The Daughter is the offspring of Farmhouse Tavern , situated just across the street and over a little on Dupont. Owner Darcy MacDonell was motivated to expand by a creative itch and the desire to capture some of the overflow from the popular original location.

The style inside dispenses from the rustic vibe of its progenitor, in favour of a more modern and urban approach. While the business model is similar, the differences are literally black and white: Farmhouse's daily-specials chalkboards are out, and whiteboard paint serving the same function is in. Sleek furnishings and soft-hued colours fill out the room while agricultural accents make only token appearances.

Farmers Daughter toronto

Heading up the kitchen is chef Leonie Lilla, formerly of The Libertine and Momofuku Daisho . Here, she applies a playful lens to a tight line-up of dishes emphasizing seafood over meat. Half the menu is dedicated to ocean fare like fried shrimp ($9), oysters ($18/$34) and octopus ($20), while the other half manages to accommodate vegetarians and devoted meat-eaters craving a burger ($18) or a little surf 'n' turf ($21).

Farmers Daughter toronto

Menu boards hung on walls offer no clues as to what you'll get, and even out-loud descriptions can't brace my taste buds for some of the delightful surprises. For instance, there's steamed clams ($12) served in a cold salad composed of a trio of lettuces and shaved apples tossed in apple basil vinaigrette. Better still, it's the only salad I've ever had that is garnished with with house-fried potato chips and a scoop of ice cream... sweet and creamy mustard ice cream, that is.

Farmers Daughter toronto

Heart 'n' Soul ($12) is beef heart tartare served in a bone marrow canoe with croutons, pickled radishes and a quail yolk. The classic dish gets a nouveau twist with the addition of marrow pebbles, making use of some modernist wizardry to impart the rich flavours of luscious fat into a powder that melts on my tongue.

Farmers Daughter toronto

The restaurant will also do weekend brunch; a separate menu lists inventive morning fare like yogurt salad ($11) and frog waffles ($13).

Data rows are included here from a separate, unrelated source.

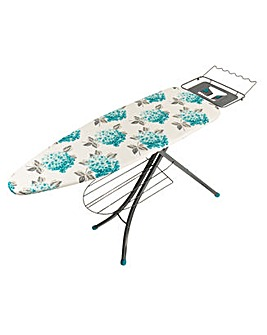 Beldray 126 X 45cm Ironing Board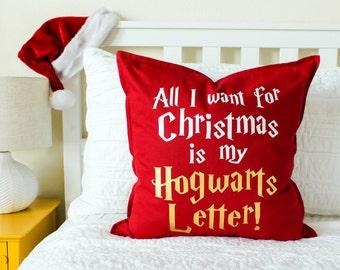 """Christmas Decor """"All I Want for Christmas..."""" Pillow Christmas Gift, Gift for Her, Gift for Him"""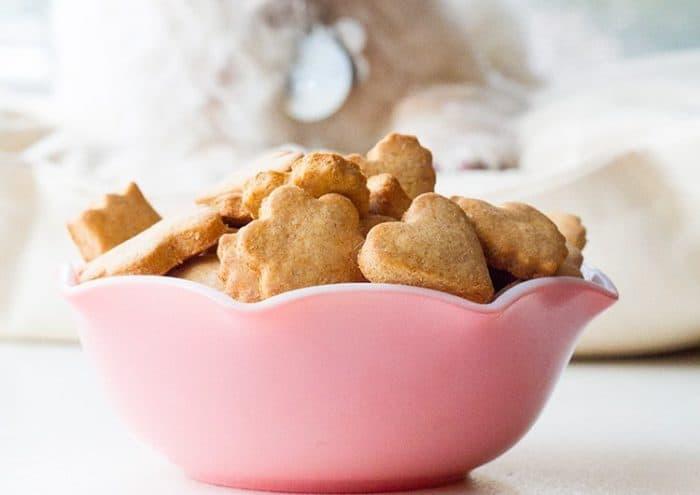 Peanut Butter & Honey Homemade Dog Treats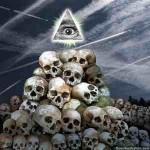 Projekt 'Novi svjetski poredak' - 10 nepobitnih dokaza koji vode ka totalitarizmu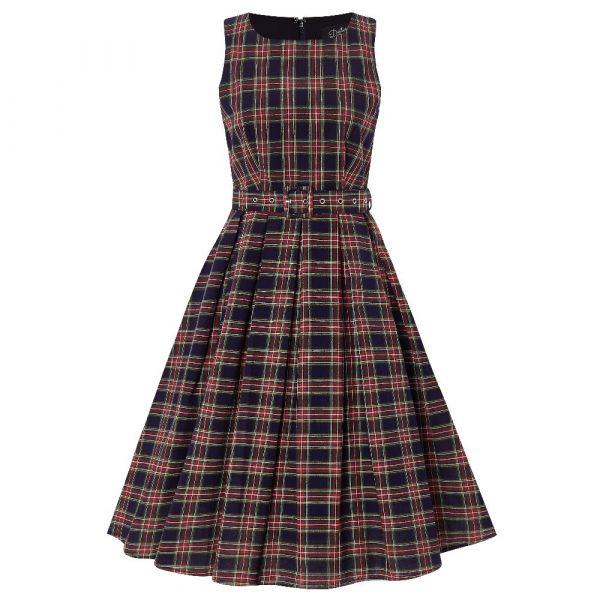 Swing Dress, ANNIE Dark Check (905DBBLCK)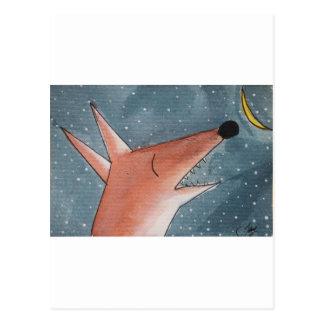 Heulen am Mond Postkarte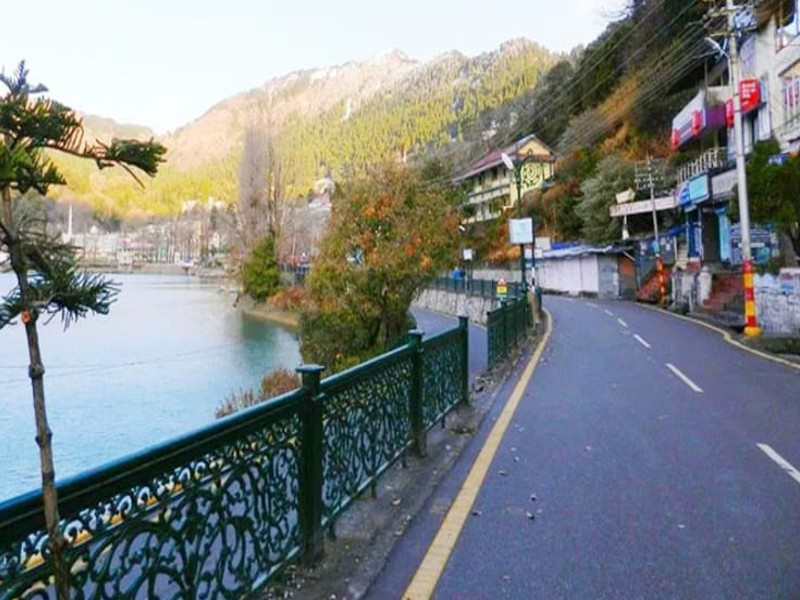 Uttarakhand Tourism: Mall Road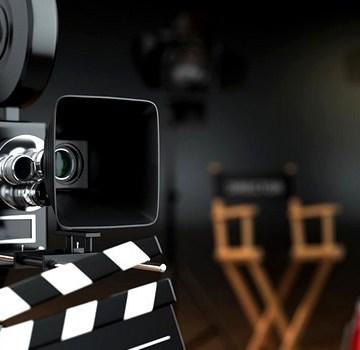 Festival du cinéma éducatif espagnol: coup d'envoi à l'ambassade sahraouie à La Havane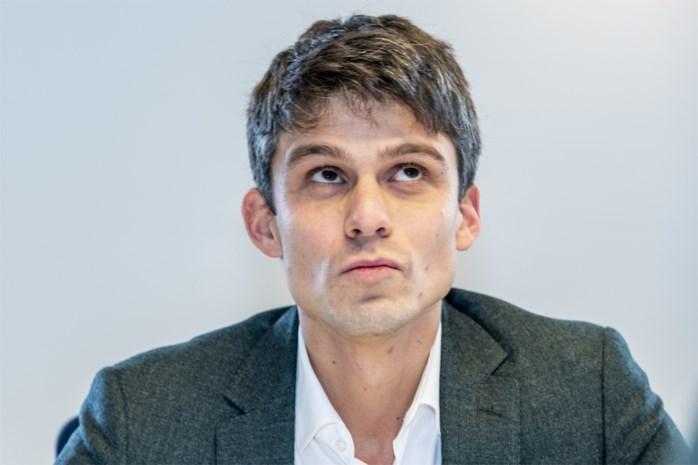 """Minister van Media Benjamin Dalle (CD&V): """"Vlaming zal geen twee keer betalen voor VRT-reeksen"""""""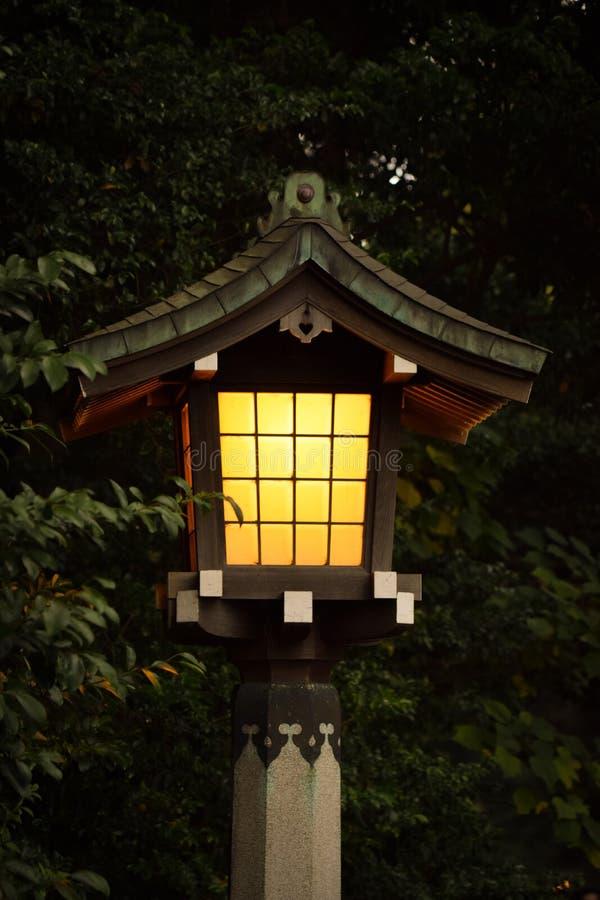 灯笼的温暖 图库摄影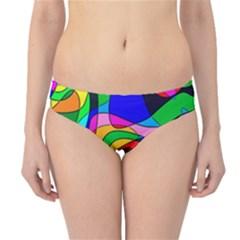 Digital Multicolor Colorful Curves Hipster Bikini Bottoms
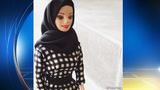 Hijab-wearing Barbie becomes Instagram star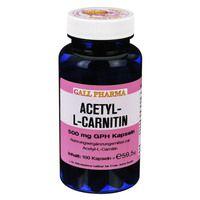 ACETYL-L-CARNITIN 500 mg Kapseln
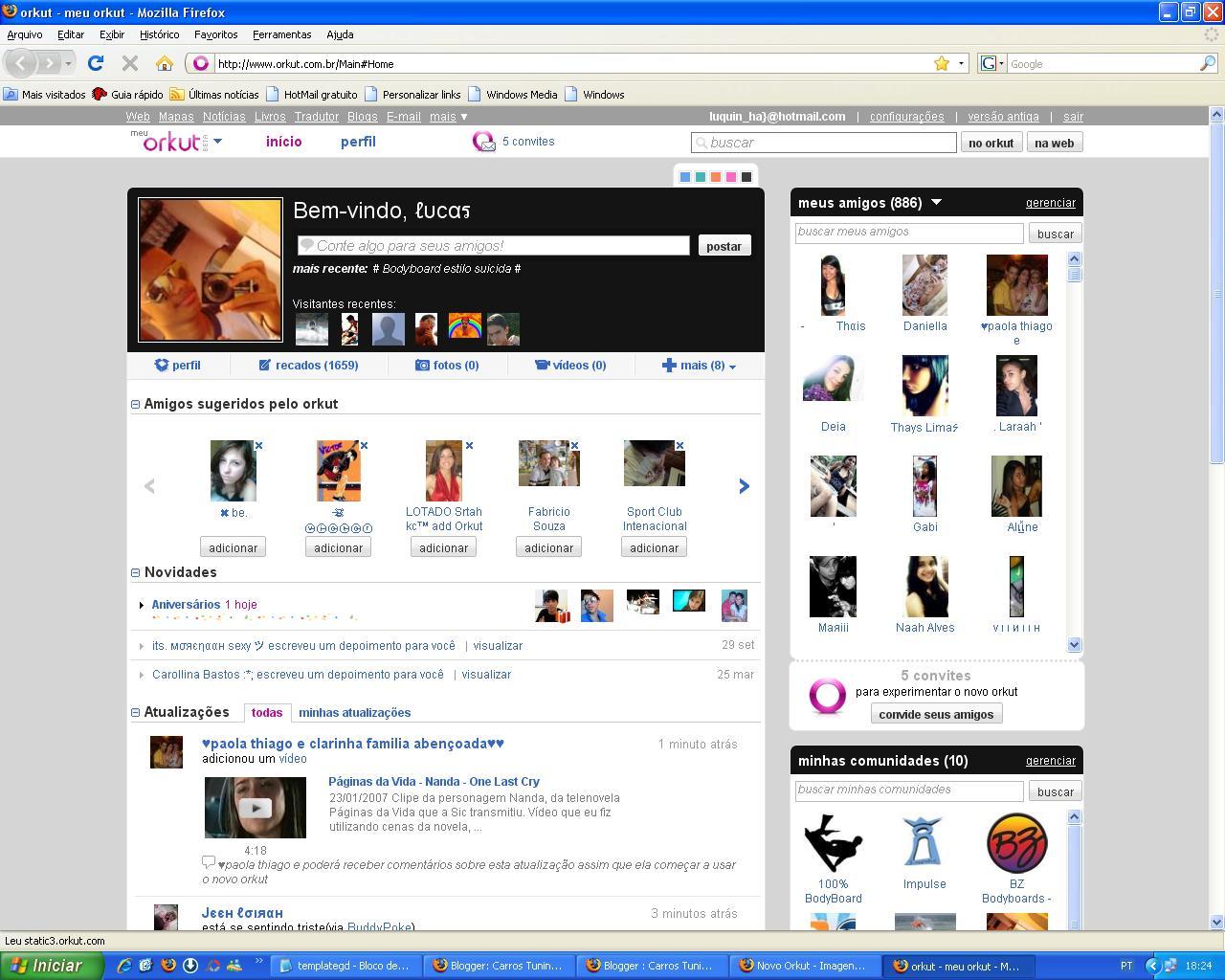 Como desbloquear fotos do orkut 2011 69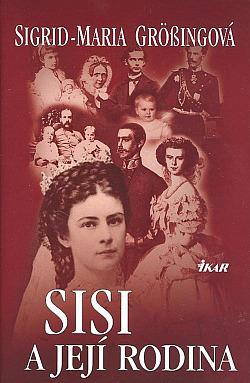 Sisi a její rodina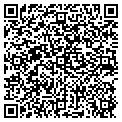 QR code with Iron Horse Transport Inc contacts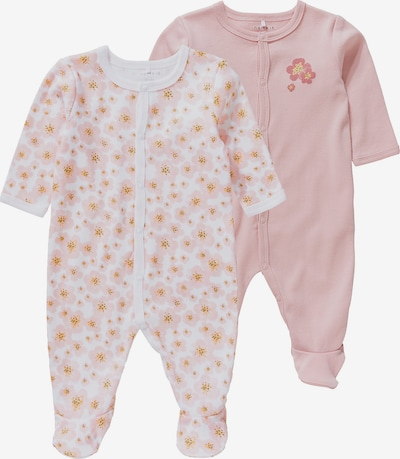 NAME IT Schlafanzug in gelb / rosa / altrosa / weiß, Produktansicht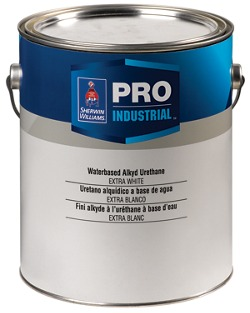 Pro industrial water based alkyd urethane contractors for Exterior water based paint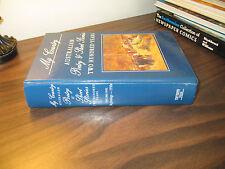 My Country Australian Poetry & Short Stories Two Hundred Years Leonie Kramer HC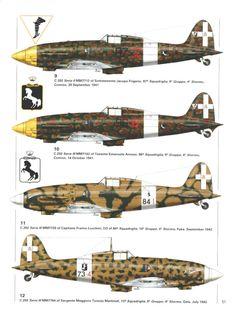 C 202 Serie III - Regia Aereonautica - 9° Gruppo, 4° Stormo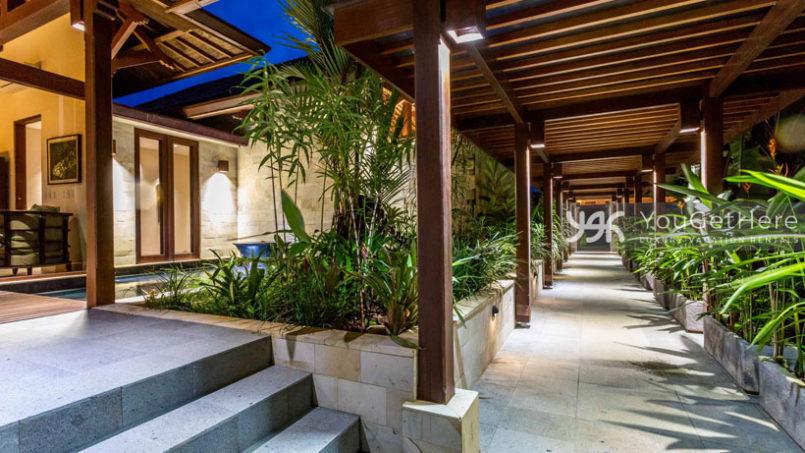Vacation Villas-Dominical-Costa Rica-Casa Bellavia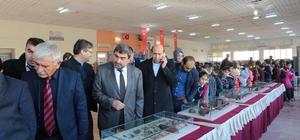 """Mut'ta """"Çanakkale 1915 Gezici Savaş Malzemeleri Müzesi"""" ziyarete açıldı"""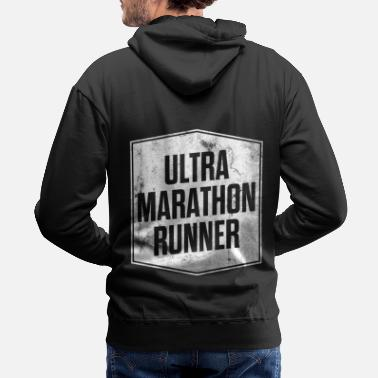 Middle Ultra Running Marathon Trailrunning Shirt Gift - Men's Premium Hoodie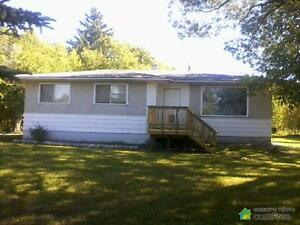 $315,000 - Bungalow for sale in County of Minburn Strathcona County Edmonton Area image 2
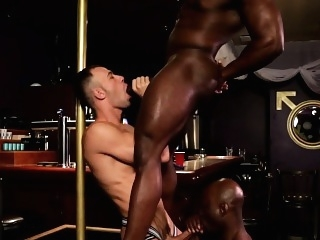 Cocksucking and anal fucking interracial trio black gays (gay) blowjob (gay) gays (gay)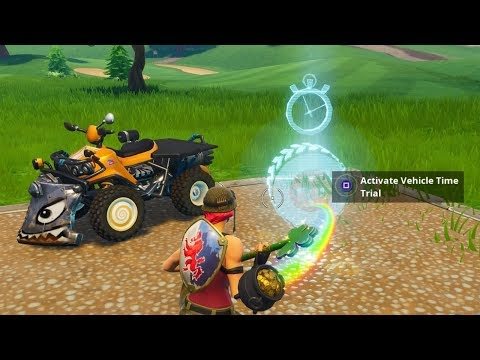 Fortnite Battle Royale - All 5 Vehicle Timed Trials Locations (Season 6 Challenges)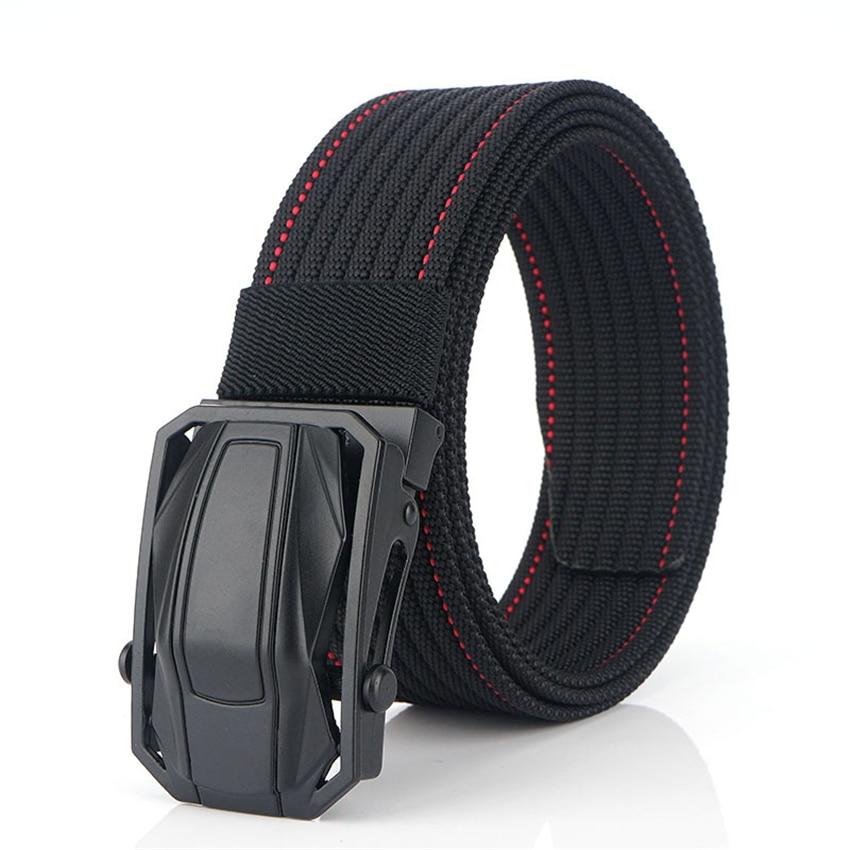 High Quality Military Equipment Canvas Belt For Men Tactical Designer Jeans Belt Nylon Strap Sports Car Design Buckle Waist Belt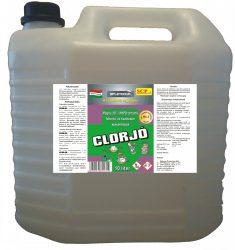 Clorjó fehérítő- és tisztítószer 10 liter
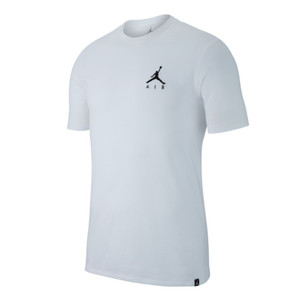 koszulka Air Jordan Jumpman Embroidered Tee AH5296 100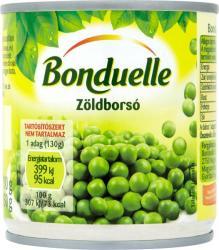 Bonduelle Zöldborsó (200g)
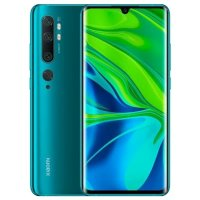Xiaomi Mi Note 10 Pro 8-256GB Green
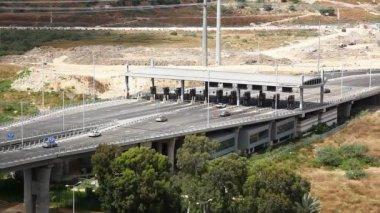 Przejazd stoisko posterunek przecięcia haifa upływ czasu izrael — Wideo stockowe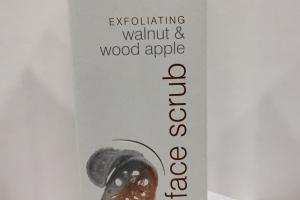Face Scrub, Walnut & Wood Apple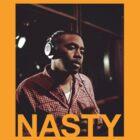 Nasty Nas by bokeen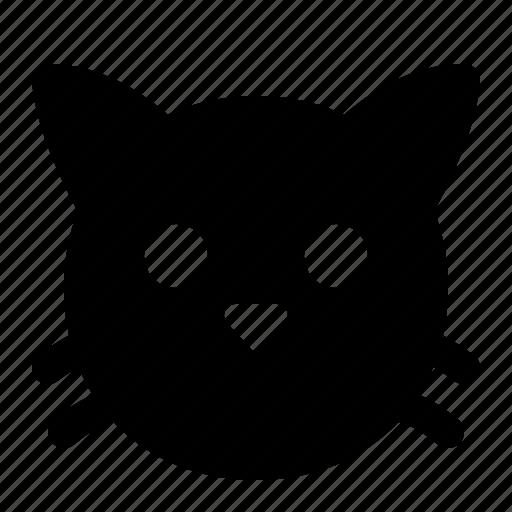 animal, cat, face, kitten, kitty, pet icon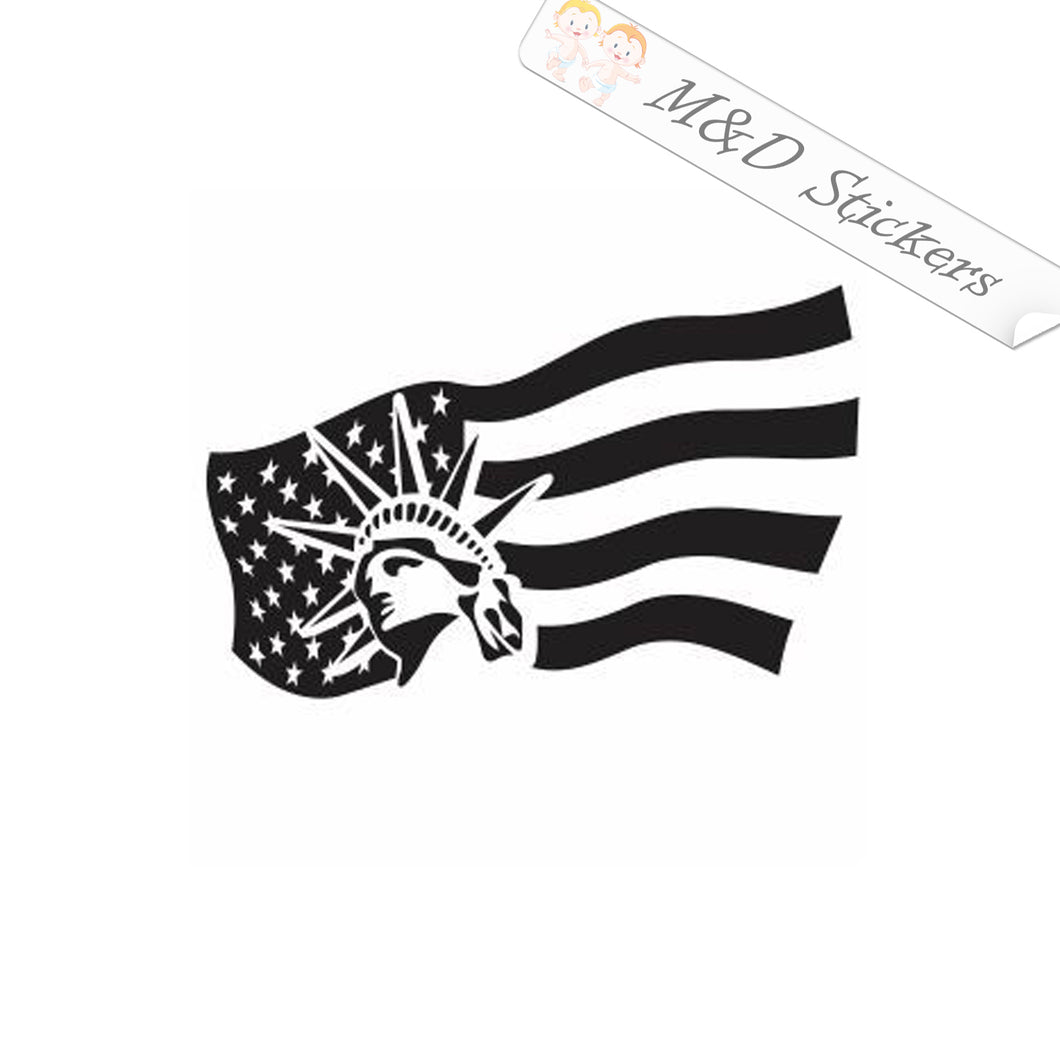 2x American Flag and Statue of Liberty Vinyl Decal Sticker Different colors & size for Cars/Bikes/Windows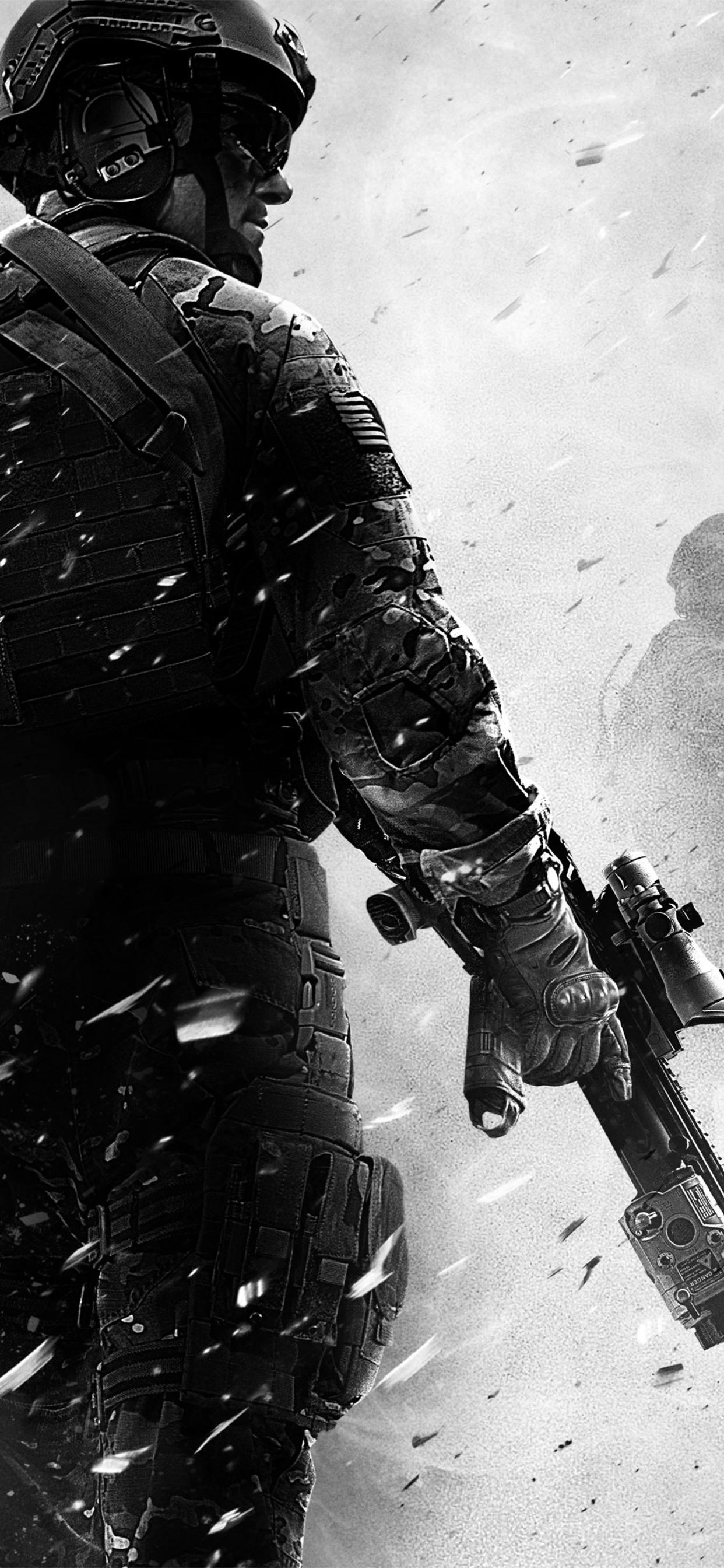 1242x2688 Call Of Duty Modern Warfare 3 4k Iphone Xs Max Hd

I tried out the oeuf mollet ($12), a soft egg set over asparagus swimming in deliciously silky - and, somehow, butterless - hollandaise.

Farmers Daughter toronto

The bar menu, scrawled on those dry-erase walls, and offers about a half dozen cocktails like an apple rhubarb punch ($10) and black caesar ($10) made with horseradish vodka and coloured with squid ink. Wine bottles on display include Farmhouse Tavern's own Pinot Grigio ($10/glass or $45/bottle), plus some choice international selections. Beau's is on tap, soon to be joined by a house beer currently in the works from the Junction Craft Brewery.

Farmers Daughter toronto

The Daughter is currently open Thursdays and Fridays at 5:30pm for dinner and on the weekends from 10:30am for brunch service followed by dinner. A 40-seat west-facing patio is,slated to open in mere weeks and come fall there is a private dining space in the basement aspires to host Hunt Camp-like supper clubs. Reservations are welcome and advised.